PAGE EXCERPT =
——

In playoff hockey, the net belongs to rookies

What was once a cardinal rule in hockey - that a team needs to line up a veteran goaltender to compete for the Stanley Cup - is turning out to be a canard in the "new" NHL.

As playoff hockey galvanizes the puck world faithful for the next few weeks, three of four goalies in the semi-final round are rookies. The six goalies with the most victories in the regular season - mostly veterans - have all been eliminated. The last time two rookie goaltenders met in the Eastern Conference championship was in 1981.

Carolina's Cam Ward, Buffalo's Ryan Miller, and Anaheim's Ilja Bryzgalov are all recent backbenchers now leading their squads to the heights of frozen pond glory. Even the only over-25 goalie still standing, Dwayne Roloson of Edmonton, has never had a starring role in the playoffs.

"It's an incredible aberration," says Earl Zukerman, a vice president at the Society for International Hockey Research in Montreal. "It's certainly a blip in the type of goaltender that you would typically see in the playoffs."

Risk-taking coaches, general managers struggling with a new salary cap that requires tough decisions about expensive net-minders, and new league rules that favor a whole-team focus have given the three net-minders opportunities that they've jumped on. Perhaps, too, they've been helped along by a twitch in human psychology that allows the young to succeed in one of the most high-pressure positions in all of sports.

"One of the elements is the underdog theory," says Cal Botterill, a sports psychologist at the University of Winnipeg. "It's a blissful state to be an underdog, a kid playing above your head in a big final." But for big-name goalies like legend Patrick Roy, who carries the franchise's prospects on their backs, "it's easier to be affected by the pressure."

But the heat is on. Ward was pulled in Carolina's 4-3 loss Wednesday night against Miller and the Sabres, and Bryzgalov on Thursday night faces elimination against a roughneck crew of Oilers.

In the past, goalies like former Sabres stalwart Dominik Hasek could turn a poor team into a winner, all while flopping around the goal line like a trout on a hook. Most coaches shared the belief that the confidence of a team could be built only on the back of a grizzled Canadian (80 percent of NHL goalies come from Quebec and Ontario) with a crazy gleam in his eye.

Cam Ward, though a Canadian, couldn't cut a more different picture. After taking over early in the playoffs, Ward tied Cecil "Tiny" Thompson's seven-game rookie winning streak in the playoffs, set back in 1930. Ward is an aw-shucks "Leave It to Beaver" type of guy who never gets too high or too low, once merely shrugging after neatly closing out the Pittsburgh Penguins in a regular-season shootout.

"They call him the man without a pulse," says David Lee, a hockey blogger who posts at redblackhockey.blogspot.com.

In Anaheim, Bryzgalov, a bearded Russian who reads Aristotle and looks like a Tibetan yeti lurking in net, nearly set an NHL record by going 249 minutes and 42 seconds without being scored on during the Mighty Ducks' blow-out series against the Colorado Avalanche.

——

SUPPLIED ENTRIES =
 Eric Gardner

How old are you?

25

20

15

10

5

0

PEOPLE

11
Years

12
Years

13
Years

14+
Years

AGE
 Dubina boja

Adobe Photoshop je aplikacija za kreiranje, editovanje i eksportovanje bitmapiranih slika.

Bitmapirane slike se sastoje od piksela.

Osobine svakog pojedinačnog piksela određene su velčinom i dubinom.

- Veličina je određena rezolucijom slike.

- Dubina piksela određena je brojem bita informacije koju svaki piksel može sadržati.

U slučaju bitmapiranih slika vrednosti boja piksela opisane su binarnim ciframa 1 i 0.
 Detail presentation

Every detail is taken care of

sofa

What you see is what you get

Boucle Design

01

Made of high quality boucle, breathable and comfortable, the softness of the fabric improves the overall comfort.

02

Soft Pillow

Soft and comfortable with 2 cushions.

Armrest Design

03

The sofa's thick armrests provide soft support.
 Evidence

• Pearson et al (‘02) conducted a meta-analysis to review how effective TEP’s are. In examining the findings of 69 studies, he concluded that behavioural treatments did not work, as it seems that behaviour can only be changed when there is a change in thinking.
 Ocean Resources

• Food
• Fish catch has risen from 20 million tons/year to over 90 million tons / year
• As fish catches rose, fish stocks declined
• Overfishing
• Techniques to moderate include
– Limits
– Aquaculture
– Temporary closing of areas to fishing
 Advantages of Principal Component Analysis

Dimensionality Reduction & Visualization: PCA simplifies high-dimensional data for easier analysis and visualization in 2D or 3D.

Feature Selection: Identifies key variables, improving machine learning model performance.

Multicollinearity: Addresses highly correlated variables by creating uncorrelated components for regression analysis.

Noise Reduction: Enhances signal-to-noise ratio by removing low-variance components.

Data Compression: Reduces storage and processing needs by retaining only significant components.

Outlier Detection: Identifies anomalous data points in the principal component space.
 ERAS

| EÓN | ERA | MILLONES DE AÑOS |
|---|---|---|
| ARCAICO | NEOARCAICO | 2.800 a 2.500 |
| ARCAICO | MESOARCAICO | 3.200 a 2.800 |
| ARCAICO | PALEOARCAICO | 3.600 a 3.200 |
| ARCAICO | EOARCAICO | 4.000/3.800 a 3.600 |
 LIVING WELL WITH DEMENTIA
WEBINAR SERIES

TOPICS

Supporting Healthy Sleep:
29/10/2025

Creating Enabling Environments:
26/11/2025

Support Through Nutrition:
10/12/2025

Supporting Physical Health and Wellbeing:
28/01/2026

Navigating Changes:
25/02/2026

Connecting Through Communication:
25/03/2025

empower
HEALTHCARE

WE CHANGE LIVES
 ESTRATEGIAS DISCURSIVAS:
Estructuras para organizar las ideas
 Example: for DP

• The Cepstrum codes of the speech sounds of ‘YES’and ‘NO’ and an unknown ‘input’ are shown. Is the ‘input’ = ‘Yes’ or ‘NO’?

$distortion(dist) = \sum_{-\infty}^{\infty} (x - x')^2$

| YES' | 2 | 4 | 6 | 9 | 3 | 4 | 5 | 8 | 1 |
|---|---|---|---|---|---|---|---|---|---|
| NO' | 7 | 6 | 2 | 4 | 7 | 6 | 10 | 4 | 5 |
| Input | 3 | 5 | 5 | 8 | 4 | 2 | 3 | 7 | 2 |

——

COMPLETE THE FOLLOWING =
- a) According to the article on rookie playoff goalies, in what year did two rookie goaltenders last meet in the Eastern Conference championship?
- b) Quote the article on rookie playoff goalies word for word, starting at "In the past, goalies" and ending after "a regular-season shootout.".

TASK-BY-TASK ANSWERS =
- a) 1981

- b)
In the past, goalies like former Sabres stalwart Dominik Hasek could turn a poor team into a winner, all while flopping around the goal line like a trout on a hook. Most coaches shared the belief that the confidence of a team could be built only on the back of a grizzled Canadian (80 percent of NHL goalies come from Quebec and Ontario) with a crazy gleam in his eye.

Cam Ward, though a Canadian, couldn't cut a more different picture. After taking over early in the playoffs, Ward tied Cecil "Tiny" Thompson's seven-game rookie winning streak in the playoffs, set back in 1930. Ward is an aw-shucks "Leave It to Beaver" type of guy who never gets too high or too low, once merely shrugging after neatly closing out the Pittsburgh Penguins in a regular-season shootout.